Gülenists aimed to infiltrate Turkey's Presidency of Religious Affairs, Görmez claims
by Daily Sabah
ANKARAMay 05, 2015 - 12:00 am GMT+3
by Daily Sabah
May 05, 2015 12:00 am
Mehmet Görmez, the head of the Presidency of Religious Affairs, claimed on Monday on a TV program that members of the Gülen Movement tried "to take the directorate into its service." Görmez continued by saying that they asked him to make an official declaration that the U.S.-based imam Fethullah Gülen's cursing of then Prime Minister Recep Tayyip Erdoğan and his government and those who exposed his movement's alleged infiltration of state bodies in a video released, was not cursing.
Gülen, the movement's leader, drew harsh criticism from Islamic scholars after his cursing of officials of the government which his followers allegedly tried to topple through agents in the police department and judiciary. In his curses, Gülen prayed that his critics' families, homes and all those close to them be destroyed and perish. In this regard, Görmez was approached by members of the movement to have this cursing be declared as not cursing, which Görmez declined, saying it is not right to do so. Consequently, on the TV program, Görmez said a defamation campaign began against the directorate and himself by the movement.
"The 'parallel structure' [Gülen Movement] is one that ignites a fire within the Islamic community that led to disputes inside mosques and caused divergence among the people. We have devoted strong efforts to prevent this from entering the mosques. However, during Friday sermons as we urged brotherhood, someone stood up and screamed 'we will not be brothers with thieves.' There is a wide range of provocations by them," Görmez said.

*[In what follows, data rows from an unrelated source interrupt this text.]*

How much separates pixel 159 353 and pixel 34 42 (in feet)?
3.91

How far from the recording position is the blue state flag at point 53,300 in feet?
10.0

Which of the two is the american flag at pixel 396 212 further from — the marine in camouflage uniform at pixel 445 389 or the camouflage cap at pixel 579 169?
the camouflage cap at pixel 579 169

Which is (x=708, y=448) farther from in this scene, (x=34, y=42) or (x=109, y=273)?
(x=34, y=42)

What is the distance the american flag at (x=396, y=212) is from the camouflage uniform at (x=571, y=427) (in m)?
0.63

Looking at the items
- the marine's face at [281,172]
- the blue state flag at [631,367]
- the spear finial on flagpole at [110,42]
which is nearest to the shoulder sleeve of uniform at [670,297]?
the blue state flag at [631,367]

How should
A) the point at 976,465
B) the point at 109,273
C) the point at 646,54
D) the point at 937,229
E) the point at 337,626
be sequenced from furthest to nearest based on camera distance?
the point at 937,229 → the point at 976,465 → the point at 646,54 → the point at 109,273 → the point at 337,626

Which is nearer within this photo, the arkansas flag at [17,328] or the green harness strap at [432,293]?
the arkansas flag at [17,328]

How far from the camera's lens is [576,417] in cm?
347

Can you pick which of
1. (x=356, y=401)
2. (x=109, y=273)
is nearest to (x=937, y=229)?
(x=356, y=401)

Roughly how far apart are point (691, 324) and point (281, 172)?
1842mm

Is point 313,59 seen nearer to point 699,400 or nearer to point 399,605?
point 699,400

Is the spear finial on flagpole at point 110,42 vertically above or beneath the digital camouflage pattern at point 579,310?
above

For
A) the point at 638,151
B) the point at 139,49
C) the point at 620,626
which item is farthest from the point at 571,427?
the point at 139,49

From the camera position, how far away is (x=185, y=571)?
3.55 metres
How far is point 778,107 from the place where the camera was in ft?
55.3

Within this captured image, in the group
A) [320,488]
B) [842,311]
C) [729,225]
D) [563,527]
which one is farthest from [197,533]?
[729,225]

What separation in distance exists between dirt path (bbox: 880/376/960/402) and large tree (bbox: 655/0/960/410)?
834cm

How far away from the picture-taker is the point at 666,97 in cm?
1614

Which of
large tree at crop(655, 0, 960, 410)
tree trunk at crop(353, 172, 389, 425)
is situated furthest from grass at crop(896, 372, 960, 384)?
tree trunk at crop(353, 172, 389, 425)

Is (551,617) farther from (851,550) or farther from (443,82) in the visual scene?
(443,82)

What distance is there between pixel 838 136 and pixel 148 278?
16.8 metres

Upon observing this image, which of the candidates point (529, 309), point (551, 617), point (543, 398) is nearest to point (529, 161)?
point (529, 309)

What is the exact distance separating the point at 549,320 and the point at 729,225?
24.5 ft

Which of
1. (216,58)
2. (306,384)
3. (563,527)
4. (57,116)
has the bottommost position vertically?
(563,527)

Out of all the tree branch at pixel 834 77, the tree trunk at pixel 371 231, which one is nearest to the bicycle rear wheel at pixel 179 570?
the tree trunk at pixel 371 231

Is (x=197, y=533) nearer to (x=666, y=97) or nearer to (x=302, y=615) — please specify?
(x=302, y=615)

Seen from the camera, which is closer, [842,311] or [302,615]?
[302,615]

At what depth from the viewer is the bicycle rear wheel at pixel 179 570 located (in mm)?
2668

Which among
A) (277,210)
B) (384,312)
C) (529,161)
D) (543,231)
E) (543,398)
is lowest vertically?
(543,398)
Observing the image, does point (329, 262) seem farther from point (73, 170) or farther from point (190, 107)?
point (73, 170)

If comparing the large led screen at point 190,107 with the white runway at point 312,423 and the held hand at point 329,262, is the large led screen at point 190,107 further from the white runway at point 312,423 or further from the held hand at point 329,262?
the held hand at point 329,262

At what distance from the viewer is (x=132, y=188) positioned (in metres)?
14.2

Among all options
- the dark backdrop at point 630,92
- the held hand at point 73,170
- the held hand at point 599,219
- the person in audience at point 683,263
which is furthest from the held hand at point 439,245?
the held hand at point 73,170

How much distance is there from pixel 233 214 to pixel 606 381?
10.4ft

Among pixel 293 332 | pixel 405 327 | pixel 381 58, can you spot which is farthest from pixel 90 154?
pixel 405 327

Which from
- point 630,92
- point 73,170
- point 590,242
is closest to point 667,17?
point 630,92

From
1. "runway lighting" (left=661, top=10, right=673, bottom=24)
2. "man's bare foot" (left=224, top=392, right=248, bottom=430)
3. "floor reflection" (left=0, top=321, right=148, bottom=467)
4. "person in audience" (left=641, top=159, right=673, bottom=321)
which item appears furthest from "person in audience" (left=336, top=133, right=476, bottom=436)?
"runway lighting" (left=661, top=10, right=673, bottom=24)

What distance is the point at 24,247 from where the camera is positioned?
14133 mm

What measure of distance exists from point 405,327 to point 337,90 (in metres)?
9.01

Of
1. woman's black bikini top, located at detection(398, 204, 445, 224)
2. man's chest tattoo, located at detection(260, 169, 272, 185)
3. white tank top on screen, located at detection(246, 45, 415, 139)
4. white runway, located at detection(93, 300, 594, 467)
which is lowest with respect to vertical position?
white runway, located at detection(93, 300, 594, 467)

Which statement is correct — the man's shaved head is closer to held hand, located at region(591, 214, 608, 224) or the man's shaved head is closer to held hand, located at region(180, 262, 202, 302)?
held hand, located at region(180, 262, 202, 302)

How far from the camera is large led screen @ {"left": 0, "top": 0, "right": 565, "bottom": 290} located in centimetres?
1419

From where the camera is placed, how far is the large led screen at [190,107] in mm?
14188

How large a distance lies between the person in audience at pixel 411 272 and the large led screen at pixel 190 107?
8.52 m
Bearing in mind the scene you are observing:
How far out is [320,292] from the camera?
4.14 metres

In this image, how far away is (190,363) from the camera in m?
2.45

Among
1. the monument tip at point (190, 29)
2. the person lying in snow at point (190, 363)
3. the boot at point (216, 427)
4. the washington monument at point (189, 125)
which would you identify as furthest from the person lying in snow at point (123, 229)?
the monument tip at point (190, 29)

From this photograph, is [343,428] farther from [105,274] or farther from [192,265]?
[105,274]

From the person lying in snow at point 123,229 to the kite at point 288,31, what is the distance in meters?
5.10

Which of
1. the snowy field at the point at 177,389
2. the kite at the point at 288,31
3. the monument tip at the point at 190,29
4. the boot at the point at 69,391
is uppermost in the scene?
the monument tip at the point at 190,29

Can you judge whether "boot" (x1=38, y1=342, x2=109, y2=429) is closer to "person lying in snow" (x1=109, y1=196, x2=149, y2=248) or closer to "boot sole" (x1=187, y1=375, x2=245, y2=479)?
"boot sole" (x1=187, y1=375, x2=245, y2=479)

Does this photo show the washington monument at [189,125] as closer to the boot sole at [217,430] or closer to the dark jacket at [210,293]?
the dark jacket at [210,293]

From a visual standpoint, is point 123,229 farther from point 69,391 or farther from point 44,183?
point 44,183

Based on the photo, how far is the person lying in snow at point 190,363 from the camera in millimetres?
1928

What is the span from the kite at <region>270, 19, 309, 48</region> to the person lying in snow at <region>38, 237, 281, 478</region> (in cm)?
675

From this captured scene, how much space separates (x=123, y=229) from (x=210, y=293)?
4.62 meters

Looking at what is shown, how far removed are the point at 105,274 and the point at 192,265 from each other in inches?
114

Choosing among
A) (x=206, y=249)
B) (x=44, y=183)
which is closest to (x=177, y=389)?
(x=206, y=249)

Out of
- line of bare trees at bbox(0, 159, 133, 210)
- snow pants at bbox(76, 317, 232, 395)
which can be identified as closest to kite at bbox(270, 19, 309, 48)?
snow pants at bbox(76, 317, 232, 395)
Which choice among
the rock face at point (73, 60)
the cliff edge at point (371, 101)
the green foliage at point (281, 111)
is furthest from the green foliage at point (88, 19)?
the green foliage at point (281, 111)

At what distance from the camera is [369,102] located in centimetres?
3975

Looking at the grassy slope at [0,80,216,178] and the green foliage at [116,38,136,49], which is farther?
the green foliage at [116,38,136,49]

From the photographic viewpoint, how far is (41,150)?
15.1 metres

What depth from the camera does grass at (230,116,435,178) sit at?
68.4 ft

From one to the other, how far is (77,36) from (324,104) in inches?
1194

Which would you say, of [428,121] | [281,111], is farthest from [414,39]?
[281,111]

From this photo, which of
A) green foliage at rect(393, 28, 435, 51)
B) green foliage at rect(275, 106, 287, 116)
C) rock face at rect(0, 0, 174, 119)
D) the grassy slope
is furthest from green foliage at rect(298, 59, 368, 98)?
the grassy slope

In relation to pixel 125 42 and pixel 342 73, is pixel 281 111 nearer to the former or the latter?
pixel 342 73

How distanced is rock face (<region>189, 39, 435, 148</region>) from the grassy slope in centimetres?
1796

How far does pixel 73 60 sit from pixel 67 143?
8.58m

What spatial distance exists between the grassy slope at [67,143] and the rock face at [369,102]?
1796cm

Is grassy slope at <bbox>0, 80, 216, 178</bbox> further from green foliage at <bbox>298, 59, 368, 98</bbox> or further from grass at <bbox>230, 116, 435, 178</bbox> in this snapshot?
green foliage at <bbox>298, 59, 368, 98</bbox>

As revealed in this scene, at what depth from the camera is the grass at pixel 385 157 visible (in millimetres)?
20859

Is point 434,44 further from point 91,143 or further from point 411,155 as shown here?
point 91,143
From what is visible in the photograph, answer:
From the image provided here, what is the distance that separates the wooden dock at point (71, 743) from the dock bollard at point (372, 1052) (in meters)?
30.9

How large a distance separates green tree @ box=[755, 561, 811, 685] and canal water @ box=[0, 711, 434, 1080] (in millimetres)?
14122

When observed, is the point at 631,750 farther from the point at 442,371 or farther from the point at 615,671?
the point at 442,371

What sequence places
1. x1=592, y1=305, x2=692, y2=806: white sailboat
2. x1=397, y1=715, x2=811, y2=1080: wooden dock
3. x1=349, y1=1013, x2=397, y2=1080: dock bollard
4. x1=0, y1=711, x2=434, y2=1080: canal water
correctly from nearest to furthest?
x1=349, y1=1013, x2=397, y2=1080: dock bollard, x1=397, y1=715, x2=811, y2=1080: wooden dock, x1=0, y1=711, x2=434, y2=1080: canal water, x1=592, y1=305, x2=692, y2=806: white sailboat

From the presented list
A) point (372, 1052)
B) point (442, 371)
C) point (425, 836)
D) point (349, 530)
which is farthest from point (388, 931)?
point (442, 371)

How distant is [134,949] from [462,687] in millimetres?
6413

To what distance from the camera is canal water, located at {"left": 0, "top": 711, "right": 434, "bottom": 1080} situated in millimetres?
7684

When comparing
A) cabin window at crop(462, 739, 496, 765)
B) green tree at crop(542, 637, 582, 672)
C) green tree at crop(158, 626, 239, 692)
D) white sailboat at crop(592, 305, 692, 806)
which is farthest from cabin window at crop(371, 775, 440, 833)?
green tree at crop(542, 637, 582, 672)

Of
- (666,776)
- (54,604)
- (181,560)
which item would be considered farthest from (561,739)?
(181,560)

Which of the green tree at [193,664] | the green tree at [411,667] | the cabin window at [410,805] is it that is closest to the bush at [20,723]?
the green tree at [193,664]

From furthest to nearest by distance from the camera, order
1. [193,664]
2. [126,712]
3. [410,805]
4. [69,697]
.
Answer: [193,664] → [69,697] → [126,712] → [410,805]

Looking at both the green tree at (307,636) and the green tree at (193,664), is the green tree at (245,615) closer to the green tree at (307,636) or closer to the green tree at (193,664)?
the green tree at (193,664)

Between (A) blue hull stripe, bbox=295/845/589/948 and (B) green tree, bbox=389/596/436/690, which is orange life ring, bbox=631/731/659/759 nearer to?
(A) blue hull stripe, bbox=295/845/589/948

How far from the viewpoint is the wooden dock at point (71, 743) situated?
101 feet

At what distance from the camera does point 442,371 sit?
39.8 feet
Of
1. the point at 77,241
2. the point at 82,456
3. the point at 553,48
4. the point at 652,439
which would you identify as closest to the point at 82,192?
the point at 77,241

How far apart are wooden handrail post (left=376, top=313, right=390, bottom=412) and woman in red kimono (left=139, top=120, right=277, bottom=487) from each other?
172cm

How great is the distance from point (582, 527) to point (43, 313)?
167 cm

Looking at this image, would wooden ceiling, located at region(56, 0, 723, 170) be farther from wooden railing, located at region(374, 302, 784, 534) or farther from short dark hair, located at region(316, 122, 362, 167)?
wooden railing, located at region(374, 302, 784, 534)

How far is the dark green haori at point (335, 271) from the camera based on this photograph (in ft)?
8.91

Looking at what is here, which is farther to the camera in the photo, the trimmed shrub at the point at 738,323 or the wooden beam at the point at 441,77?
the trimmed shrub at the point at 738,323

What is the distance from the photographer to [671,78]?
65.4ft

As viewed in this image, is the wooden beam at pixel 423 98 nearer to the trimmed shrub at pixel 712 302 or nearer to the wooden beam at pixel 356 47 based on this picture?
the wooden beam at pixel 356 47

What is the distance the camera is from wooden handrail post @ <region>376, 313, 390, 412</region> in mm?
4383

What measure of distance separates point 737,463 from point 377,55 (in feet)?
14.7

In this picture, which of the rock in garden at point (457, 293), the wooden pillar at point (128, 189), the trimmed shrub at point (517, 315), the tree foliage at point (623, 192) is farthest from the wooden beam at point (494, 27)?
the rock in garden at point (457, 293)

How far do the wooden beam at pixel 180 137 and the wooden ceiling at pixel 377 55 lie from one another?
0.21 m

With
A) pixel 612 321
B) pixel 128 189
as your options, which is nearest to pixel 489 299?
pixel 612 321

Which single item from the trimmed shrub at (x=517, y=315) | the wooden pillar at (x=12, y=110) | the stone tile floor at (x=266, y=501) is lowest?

The movement is also accused of resorting to superstition, accusations that have been prompted by prominent supporters of the movement consistently promoting sentiments referring to sorcery, supernatural beings, dreams and other such transcendental elements that do not have a concrete scholarly or scientific base. Holding "cursing sessions," where supporters gather and curse the government and its supporters is allegedly one of the regular activities of the movement according to sources. Gülen's curses, which can be seen on videos, have become a common occurrence and are criticized for contradicting the ideas of dialogue and toleration that the movement claims to promote.
The Gülen Movement is seen as a threat to national security by the government as it is accused of infiltrating top state institutions, including the police and judiciary, and wiretapping thousands of people including senior officials, journalists, actors among many others.